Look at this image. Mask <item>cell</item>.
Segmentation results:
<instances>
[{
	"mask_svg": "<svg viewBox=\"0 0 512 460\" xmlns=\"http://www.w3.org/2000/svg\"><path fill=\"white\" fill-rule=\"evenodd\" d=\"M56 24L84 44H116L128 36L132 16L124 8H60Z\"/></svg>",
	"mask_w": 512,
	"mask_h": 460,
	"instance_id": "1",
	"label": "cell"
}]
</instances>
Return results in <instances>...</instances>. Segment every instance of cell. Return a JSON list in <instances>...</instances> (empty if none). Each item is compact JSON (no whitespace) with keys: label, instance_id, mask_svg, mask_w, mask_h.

# # # # # # #

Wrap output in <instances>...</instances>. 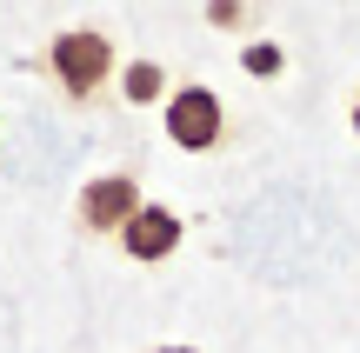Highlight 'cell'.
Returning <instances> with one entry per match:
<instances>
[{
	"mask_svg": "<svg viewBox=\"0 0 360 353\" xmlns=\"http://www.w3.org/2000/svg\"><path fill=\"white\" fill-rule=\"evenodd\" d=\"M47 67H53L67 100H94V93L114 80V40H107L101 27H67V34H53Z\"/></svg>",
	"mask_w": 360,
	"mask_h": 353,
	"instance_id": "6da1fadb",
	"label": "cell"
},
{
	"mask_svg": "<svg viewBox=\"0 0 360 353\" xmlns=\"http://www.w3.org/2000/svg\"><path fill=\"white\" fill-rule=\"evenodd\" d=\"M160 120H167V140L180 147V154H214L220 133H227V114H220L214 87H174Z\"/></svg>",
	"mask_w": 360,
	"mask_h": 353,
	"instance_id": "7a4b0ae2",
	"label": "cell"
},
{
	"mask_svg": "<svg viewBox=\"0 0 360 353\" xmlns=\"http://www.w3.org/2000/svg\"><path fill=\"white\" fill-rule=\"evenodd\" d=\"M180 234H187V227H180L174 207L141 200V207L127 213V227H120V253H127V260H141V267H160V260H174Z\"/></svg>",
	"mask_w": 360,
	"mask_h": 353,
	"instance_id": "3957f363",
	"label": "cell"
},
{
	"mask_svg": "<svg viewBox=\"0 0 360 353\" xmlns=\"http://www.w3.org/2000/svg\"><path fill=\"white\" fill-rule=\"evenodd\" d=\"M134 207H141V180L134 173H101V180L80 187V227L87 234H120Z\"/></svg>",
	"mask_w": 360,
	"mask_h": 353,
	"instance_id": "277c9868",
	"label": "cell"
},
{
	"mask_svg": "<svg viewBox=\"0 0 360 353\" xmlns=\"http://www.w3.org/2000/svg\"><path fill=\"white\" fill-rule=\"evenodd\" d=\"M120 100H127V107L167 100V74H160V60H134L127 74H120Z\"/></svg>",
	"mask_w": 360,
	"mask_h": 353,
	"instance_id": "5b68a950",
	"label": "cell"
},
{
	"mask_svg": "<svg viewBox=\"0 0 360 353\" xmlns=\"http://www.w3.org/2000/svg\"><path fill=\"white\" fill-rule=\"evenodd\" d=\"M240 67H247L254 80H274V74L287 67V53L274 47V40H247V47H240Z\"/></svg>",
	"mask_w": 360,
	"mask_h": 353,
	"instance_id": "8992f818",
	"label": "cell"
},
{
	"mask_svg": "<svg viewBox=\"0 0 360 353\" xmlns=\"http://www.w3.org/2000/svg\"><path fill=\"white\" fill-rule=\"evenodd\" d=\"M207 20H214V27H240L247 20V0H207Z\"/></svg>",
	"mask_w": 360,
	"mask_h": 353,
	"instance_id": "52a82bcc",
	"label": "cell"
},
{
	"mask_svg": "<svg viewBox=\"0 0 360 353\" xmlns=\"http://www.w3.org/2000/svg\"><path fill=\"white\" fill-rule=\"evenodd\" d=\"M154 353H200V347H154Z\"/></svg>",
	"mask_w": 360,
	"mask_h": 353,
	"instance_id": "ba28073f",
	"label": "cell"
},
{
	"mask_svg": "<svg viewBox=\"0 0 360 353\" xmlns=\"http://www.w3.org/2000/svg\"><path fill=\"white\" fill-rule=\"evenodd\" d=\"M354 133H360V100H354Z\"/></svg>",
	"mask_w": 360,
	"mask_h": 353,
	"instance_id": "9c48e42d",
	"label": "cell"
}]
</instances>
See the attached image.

# # # # # # #

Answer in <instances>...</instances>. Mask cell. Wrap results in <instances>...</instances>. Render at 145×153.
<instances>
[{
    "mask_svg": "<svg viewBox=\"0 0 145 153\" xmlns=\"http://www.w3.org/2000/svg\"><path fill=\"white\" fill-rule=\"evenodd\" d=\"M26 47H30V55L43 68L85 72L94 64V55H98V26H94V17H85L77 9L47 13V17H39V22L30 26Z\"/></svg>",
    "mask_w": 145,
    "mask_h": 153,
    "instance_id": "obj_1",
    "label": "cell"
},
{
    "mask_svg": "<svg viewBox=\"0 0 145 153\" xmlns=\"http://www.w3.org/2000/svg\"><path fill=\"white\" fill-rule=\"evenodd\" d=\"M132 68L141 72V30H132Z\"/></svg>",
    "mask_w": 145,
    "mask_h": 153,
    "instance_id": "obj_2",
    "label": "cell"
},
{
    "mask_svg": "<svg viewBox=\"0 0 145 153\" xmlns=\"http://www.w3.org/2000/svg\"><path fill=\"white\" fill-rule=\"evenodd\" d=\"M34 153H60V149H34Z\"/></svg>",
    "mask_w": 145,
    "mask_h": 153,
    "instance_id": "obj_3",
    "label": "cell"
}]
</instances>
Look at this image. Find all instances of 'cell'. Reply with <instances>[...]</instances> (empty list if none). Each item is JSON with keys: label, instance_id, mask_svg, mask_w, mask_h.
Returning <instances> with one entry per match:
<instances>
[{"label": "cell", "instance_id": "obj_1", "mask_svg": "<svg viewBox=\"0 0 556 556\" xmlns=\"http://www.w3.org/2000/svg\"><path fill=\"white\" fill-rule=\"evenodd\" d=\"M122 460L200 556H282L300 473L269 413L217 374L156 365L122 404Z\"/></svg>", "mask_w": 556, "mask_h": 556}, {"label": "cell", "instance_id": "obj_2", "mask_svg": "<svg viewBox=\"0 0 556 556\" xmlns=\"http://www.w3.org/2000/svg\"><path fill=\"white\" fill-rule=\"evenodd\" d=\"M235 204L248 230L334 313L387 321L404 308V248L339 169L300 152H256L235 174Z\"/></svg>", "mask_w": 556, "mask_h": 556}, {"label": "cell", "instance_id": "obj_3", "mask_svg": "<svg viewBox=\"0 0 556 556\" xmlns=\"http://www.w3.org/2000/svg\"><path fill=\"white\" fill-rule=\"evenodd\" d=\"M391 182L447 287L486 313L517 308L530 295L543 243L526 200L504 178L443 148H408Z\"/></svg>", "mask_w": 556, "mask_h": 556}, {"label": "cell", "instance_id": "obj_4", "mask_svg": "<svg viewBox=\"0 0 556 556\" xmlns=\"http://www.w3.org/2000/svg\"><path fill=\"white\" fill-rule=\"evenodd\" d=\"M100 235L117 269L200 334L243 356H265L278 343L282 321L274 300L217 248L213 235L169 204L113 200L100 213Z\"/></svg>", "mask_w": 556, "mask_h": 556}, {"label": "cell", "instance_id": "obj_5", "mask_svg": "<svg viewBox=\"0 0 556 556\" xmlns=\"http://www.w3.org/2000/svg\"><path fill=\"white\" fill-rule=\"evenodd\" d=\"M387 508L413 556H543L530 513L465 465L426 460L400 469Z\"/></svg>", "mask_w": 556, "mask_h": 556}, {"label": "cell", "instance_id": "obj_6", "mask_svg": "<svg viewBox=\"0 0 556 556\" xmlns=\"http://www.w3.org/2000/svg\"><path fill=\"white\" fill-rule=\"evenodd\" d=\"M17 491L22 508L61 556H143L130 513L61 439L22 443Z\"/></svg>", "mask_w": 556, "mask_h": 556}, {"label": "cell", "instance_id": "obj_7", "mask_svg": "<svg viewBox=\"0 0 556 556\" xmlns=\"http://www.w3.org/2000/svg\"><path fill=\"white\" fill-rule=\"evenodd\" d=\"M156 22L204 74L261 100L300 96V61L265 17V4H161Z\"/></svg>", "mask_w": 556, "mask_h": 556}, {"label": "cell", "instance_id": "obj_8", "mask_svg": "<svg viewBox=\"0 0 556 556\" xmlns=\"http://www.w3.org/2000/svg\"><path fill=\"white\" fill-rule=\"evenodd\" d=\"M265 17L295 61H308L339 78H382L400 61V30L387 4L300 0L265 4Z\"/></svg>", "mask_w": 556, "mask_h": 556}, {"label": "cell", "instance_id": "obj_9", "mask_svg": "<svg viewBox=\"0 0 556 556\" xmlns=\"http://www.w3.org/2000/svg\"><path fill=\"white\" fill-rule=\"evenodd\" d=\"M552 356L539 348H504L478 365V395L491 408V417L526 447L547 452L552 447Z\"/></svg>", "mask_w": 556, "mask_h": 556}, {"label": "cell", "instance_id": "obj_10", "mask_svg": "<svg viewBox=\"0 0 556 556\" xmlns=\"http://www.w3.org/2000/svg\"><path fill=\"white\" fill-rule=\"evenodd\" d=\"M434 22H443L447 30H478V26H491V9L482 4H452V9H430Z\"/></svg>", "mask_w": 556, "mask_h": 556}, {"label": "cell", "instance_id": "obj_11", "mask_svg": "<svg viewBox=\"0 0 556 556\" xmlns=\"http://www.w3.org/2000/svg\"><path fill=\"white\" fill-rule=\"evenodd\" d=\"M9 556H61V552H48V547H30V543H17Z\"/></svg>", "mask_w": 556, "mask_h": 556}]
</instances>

# # # # # # #

Directions for this task
Copy the records above again verbatim, from the line containing "Look at this image. Mask <item>cell</item>." through the line containing "Return results in", including both of those lines.

Exercise answer
Look at this image. Mask <item>cell</item>.
Segmentation results:
<instances>
[{
	"mask_svg": "<svg viewBox=\"0 0 512 460\" xmlns=\"http://www.w3.org/2000/svg\"><path fill=\"white\" fill-rule=\"evenodd\" d=\"M56 24L84 44H116L128 36L132 16L124 8H60Z\"/></svg>",
	"mask_w": 512,
	"mask_h": 460,
	"instance_id": "1",
	"label": "cell"
}]
</instances>
Return results in <instances>...</instances>. Segment every instance of cell. Return a JSON list in <instances>...</instances> (empty if none). Each item is compact JSON (no whitespace) with keys: label, instance_id, mask_svg, mask_w, mask_h.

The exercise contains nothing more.